Tasks:
1: In the aid worker passage, where was Rishi Sunak visiting when he spoke to broadcasters?
2: Echo the section of the aid worker passage that opens with the words containing "Amnesty International UK" and closes with "there are consequences.".

Passage provided:
=== Section Start ===
It is understood three British nationals were among those killed, alongside an Australian, a Polish national, an American-Canadian dual citizen and a Palestinian.

Non-profit organisation World Central Kitchen (WCK) said that seven of its members were travelling through a deconflicted zone in WCK-branded vehicles when they were killed.

Prime Minister Rishi Sunak told broadcasters during a visit to the north east of England: “We are asking Israel to investigate what happened urgently, because clearly there are questions that need to be answered.”

Amnesty International UK has said the UK Government “need to finally start confronting the reality of Israeli war crimes in Gaza”.

“Years of so-called ‘investigations’ by Israel into abuses committed by its forces in Gaza, the West Bank and East Jerusalem have worked to deny justice for grieving Palestinian families, and there’s no reason whatsoever to think this ‘investigation’ will be any different.

“The Prime Minister, the Foreign Secretary and other ministers need to finally start confronting the reality of Israeli war crimes in Gaza and take action now to ensure there are consequences.

“The UK should immediately stop transfers of arms to Israel, stop the trade in settlement goods and fully support efforts by the International Criminal Court and the International Court of Justice to examine the long catalogue of Israeli atrocities in Gaza.

“It’s long overdue for the UK to change course on this harrowing crisis, including by calling for an immediate ceasefire, exerting pressure on Israel over allowing vastly scaled-up aid deliveries, and also demanding that Israel end its 17-year-long blockade of Gaza, which is an act of collective punishment.

“If we get no more than this weak and disingenuous response to Israel’s killing of aid workers in Gaza, then the UK risks slipping into deeper complicity with possible acts of genocide and Israel’s decades-long system of apartheid against the Palestinian people.”
=== Section End ===
Data supplied:
=== Section Start ===
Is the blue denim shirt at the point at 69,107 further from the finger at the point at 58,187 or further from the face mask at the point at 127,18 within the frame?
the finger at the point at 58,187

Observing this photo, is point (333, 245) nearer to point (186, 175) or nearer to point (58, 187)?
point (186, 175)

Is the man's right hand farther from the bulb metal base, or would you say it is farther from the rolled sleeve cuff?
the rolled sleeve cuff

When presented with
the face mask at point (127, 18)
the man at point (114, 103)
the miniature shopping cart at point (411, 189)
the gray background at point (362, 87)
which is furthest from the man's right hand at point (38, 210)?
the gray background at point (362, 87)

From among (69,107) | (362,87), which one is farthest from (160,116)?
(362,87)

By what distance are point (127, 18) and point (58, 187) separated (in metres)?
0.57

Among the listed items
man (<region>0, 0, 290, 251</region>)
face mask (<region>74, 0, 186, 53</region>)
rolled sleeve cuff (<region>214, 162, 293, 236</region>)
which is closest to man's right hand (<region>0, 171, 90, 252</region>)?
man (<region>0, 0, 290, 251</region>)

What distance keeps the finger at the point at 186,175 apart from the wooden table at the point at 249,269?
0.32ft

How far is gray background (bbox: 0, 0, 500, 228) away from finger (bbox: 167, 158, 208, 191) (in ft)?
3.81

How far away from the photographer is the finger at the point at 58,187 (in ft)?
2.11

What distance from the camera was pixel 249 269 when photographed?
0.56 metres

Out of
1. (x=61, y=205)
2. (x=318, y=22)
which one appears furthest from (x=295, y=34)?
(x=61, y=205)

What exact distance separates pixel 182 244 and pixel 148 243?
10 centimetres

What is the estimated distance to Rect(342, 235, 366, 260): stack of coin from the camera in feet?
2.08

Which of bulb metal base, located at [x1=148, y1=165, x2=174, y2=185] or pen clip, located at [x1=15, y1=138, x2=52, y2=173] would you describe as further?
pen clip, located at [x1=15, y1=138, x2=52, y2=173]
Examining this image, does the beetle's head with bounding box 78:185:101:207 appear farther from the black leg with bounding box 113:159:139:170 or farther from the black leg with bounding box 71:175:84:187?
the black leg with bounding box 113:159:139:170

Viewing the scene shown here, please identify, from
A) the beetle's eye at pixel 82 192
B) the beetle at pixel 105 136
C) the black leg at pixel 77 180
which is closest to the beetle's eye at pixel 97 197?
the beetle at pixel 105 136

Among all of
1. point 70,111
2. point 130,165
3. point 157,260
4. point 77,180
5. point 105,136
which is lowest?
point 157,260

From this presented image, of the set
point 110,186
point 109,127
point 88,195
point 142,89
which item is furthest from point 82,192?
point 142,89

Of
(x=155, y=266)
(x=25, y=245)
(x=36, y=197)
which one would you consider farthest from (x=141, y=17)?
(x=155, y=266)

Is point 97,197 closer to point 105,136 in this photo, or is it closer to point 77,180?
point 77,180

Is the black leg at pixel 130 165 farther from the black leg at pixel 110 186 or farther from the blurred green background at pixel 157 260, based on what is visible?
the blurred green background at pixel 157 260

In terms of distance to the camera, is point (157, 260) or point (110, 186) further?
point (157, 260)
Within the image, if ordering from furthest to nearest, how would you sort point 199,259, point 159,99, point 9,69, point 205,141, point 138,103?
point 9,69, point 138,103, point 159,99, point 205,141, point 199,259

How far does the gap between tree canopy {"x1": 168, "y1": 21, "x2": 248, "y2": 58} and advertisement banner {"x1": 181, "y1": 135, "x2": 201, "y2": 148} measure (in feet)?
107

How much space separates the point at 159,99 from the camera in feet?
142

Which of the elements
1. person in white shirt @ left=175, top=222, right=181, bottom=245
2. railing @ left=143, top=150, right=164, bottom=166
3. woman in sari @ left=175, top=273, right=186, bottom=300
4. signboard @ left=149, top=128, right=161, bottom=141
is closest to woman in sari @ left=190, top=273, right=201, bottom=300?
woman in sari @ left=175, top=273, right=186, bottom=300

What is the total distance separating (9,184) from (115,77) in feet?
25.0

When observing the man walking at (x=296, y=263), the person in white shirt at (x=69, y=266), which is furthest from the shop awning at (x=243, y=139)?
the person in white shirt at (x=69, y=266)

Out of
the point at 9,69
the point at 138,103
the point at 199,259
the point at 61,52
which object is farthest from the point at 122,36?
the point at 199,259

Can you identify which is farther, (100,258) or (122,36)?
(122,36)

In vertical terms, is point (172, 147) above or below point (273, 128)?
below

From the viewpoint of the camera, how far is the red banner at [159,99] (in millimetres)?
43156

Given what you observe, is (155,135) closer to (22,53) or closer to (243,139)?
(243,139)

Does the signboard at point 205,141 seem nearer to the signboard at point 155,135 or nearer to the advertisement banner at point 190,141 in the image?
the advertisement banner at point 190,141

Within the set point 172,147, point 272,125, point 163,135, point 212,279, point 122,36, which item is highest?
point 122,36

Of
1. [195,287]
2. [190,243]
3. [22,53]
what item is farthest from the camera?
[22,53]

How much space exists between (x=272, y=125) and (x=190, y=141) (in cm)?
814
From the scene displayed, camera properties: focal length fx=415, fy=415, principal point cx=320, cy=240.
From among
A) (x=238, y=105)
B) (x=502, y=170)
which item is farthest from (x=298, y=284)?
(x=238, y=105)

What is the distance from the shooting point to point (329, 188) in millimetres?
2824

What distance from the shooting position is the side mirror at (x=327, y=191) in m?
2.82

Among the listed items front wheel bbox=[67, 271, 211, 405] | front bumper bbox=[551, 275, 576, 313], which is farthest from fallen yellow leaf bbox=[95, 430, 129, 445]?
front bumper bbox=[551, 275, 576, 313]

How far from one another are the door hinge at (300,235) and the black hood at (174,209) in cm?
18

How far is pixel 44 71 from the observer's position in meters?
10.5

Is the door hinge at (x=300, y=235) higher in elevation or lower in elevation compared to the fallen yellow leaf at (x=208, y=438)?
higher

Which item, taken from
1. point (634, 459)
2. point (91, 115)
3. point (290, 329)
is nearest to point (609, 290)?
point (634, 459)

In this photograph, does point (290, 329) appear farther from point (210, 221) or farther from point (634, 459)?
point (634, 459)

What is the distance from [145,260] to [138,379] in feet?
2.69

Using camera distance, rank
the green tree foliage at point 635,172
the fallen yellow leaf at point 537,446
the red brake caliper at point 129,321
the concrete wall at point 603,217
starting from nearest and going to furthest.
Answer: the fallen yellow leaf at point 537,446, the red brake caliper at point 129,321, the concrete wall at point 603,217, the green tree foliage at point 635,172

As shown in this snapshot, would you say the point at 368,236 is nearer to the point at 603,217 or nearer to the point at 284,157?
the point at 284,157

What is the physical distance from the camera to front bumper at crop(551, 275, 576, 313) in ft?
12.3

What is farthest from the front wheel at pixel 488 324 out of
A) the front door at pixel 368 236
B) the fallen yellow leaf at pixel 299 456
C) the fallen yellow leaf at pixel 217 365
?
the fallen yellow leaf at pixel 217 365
=== Section End ===
List of solutions:
1: The north east of England.

2:
Amnesty International UK has said the UK Government “need to finally start confronting the reality of Israeli war crimes in Gaza”.

“Years of so-called ‘investigations’ by Israel into abuses committed by its forces in Gaza, the West Bank and East Jerusalem have worked to deny justice for grieving Palestinian families, and there’s no reason whatsoever to think this ‘investigation’ will be any different.

“The Prime Minister, the Foreign Secretary and other ministers need to finally start confronting the reality of Israeli war crimes in Gaza and take action now to ensure there are consequences.